Daenerys had always vowed to “break the wheel” of Seven Kingdoms rulers, and in some ways she did, yet the show came full circle anyway. Bran’s surprise ascent to the throne would have been no shock at all to viewers just after the show’s first episode — where he is clearly marked as a chosen figure, forced to witness a beheading by a father teaching him the ways of the world, and pushed from a high window only to survive, paralyzed.
He then over several seasons became a mystical seer known as the Three-eyed Raven, with an essential role but distant presence and personality. He was even written out of the series for an entire season before returning, hard to recognize after a serious bout of puberty.
In the finale, a council of the remaining nobles of Westeros votes for Bran after a suggestion and major speech from Tyrion Lannister on the value of having a king who is both infinitely wise and incapable of having terrible offspring.
While saying that he didn’t really want the job, Bran accepts it without hesitation.
“Why do you think I came all this way?” he says, and quickly rewards Tyrion by making him hand of the king.
Before Bran is chosen, Samwell Tarly earnestly suggests democracy as a possibility. He is quickly laughed off.
Jon Snow also came full circle on the show. As punishment, the queen-slayer returns to the great northern Wall, the same journey he made when the series began, and is reunited with his dire wolf Ghost, whom he met in episode one.

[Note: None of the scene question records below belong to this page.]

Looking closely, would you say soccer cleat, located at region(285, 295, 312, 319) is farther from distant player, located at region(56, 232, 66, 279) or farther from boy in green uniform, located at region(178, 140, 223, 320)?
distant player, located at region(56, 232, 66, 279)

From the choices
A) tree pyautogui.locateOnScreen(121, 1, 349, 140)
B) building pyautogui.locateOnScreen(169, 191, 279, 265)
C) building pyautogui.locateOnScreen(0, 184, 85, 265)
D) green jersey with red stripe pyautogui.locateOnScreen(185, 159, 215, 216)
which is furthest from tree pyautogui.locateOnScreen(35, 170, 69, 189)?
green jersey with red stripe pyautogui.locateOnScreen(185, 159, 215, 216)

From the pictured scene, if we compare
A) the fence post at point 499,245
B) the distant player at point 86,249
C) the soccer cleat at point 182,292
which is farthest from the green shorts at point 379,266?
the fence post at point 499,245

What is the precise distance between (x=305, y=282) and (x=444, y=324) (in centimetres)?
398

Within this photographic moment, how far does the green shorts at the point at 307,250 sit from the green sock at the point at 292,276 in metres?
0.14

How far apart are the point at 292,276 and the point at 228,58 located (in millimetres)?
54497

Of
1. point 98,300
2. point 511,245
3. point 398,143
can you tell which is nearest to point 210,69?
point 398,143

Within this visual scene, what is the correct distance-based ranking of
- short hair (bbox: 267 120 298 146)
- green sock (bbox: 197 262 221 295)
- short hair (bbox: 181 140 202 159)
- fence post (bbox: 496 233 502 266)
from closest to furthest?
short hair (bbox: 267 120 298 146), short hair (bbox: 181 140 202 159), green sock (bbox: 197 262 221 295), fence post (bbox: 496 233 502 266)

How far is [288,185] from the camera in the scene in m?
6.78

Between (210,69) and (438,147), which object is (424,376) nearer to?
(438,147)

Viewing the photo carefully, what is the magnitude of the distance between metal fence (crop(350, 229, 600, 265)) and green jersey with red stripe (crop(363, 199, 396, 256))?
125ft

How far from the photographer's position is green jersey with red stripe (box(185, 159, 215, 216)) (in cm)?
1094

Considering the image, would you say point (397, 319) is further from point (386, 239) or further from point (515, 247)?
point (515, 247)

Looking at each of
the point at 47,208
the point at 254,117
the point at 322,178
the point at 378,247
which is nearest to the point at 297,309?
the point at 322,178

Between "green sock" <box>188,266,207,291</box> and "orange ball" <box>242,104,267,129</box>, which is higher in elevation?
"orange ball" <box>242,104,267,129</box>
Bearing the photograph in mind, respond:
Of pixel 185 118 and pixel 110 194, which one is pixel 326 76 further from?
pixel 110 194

He also finds a spot again among the Wildlings, or “free people,” as they head north beyond the wall.
Sansa’s crowning as queen of Winterfell was as predictable as the finale got — she’d clearly been headed for the role for a while.
While the night brought a big end for “Thrones” fans, its universe was far from over.
Author George R.R. Martin still intends to finish and release two more books in the series after the show passed him by years ago.
And spin-offs are in the planning stages. One pilot in production takes place in the same realm thousands of years earlier, but HBO has said others are in consideration.
The finale might have hinted at another possibility.
Arya Stark, who saved humanity early in the season, decides to sail on to unknown lands, and her departure on a ship is among the series’ final images.
“What’s west of Westeros?” she asks her Stark siblings. “No one knows. It’s where all the maps stop. It’s where I’m going.”